* _Work required_
Format the lines from the one containing "Based on the" through the end of the rows as a Markdown table with the columns No. and Text, numbering each line and skipping blank lines. Leave the pictures out of the answer.

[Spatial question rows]

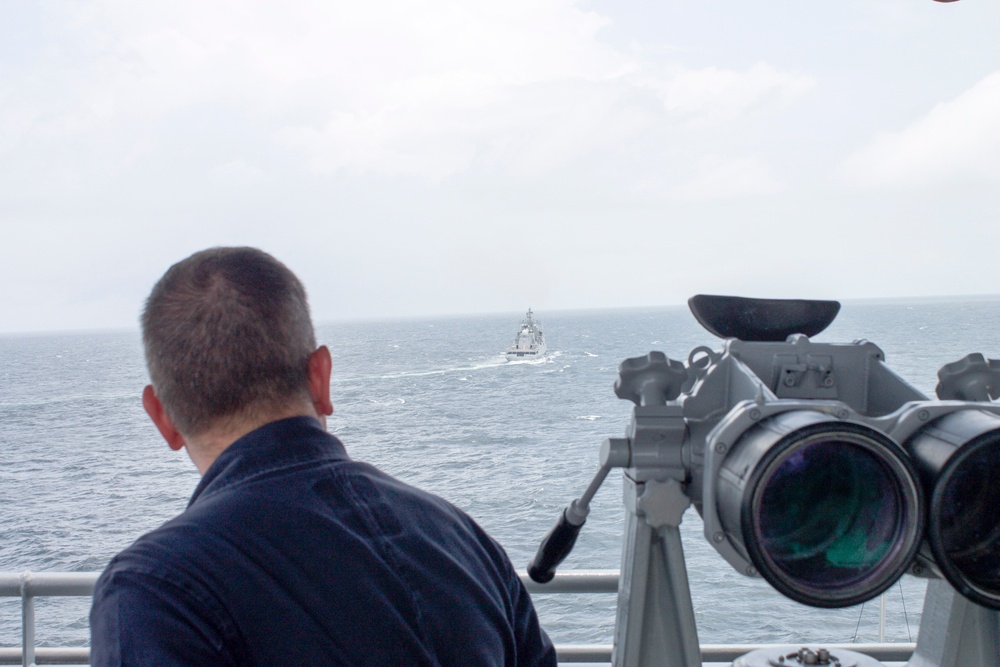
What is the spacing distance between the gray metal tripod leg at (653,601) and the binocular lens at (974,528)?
31 centimetres

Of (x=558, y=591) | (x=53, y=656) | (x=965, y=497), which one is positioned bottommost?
(x=53, y=656)

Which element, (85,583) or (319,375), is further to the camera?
(85,583)

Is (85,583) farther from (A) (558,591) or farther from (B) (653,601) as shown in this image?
(B) (653,601)

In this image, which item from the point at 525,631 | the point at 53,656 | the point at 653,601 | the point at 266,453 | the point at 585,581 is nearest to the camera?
the point at 266,453

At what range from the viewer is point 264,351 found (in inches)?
35.2

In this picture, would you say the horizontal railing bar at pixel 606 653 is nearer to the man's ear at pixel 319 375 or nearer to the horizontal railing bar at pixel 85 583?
the horizontal railing bar at pixel 85 583

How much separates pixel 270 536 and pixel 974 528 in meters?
0.67

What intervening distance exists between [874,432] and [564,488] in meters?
15.8

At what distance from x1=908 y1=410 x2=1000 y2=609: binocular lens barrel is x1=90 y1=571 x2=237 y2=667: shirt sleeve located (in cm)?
65

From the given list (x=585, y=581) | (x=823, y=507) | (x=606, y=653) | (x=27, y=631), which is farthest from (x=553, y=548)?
(x=27, y=631)

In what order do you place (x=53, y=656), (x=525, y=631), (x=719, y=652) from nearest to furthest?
(x=525, y=631)
(x=719, y=652)
(x=53, y=656)

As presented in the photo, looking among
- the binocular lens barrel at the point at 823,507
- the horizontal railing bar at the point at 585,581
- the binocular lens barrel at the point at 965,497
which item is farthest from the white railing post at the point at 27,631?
the binocular lens barrel at the point at 965,497

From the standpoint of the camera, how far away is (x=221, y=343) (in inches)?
34.6

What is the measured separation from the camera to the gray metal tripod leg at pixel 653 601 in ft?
3.70
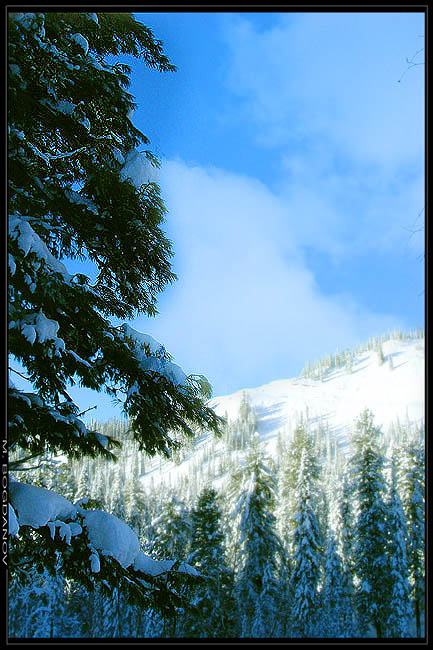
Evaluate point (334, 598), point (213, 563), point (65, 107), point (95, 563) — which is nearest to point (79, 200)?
point (65, 107)

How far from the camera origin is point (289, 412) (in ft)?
512

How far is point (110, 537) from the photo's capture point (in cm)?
257

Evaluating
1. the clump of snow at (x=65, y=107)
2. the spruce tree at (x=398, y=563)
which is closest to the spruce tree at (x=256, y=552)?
the spruce tree at (x=398, y=563)

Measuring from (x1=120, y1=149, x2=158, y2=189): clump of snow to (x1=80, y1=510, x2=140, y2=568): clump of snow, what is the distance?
8.75 feet

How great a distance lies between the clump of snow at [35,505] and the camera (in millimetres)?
2445

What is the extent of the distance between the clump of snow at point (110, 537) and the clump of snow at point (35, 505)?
160 millimetres

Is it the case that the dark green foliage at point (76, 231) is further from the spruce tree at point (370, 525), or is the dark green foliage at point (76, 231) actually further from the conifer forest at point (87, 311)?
the spruce tree at point (370, 525)

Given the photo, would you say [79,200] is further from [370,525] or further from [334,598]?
[334,598]

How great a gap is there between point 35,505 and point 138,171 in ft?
8.87

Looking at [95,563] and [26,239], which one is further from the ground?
[26,239]

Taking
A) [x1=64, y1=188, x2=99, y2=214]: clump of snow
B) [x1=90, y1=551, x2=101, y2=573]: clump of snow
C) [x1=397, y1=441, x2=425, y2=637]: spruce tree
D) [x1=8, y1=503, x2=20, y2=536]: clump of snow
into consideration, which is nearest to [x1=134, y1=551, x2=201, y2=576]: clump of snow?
[x1=90, y1=551, x2=101, y2=573]: clump of snow

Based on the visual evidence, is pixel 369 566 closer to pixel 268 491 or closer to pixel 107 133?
pixel 268 491

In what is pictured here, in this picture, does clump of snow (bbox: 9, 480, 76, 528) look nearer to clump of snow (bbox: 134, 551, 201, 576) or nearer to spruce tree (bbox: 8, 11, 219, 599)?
spruce tree (bbox: 8, 11, 219, 599)

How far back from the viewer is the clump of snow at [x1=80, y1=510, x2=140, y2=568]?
255 cm
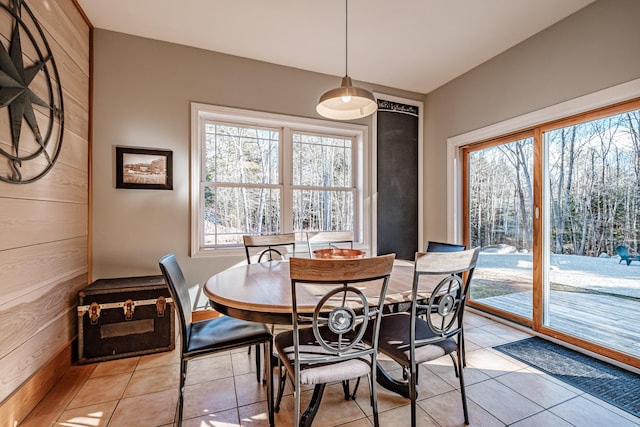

* _Solved problem_
| No. | Text |
|---|---|
| 1 | Based on the visual evidence, is pixel 369 566 closer to pixel 268 491 or closer to pixel 107 133? |
| 2 | pixel 268 491 |
| 3 | In what is pictured here, in this picture, does clump of snow (bbox: 9, 480, 76, 528) look nearer to clump of snow (bbox: 134, 551, 201, 576) or nearer to spruce tree (bbox: 8, 11, 219, 599)? |
| 4 | spruce tree (bbox: 8, 11, 219, 599) |
| 5 | How far back from the viewer is the clump of snow at [x1=80, y1=510, x2=140, y2=568]? |
| 6 | 255 cm |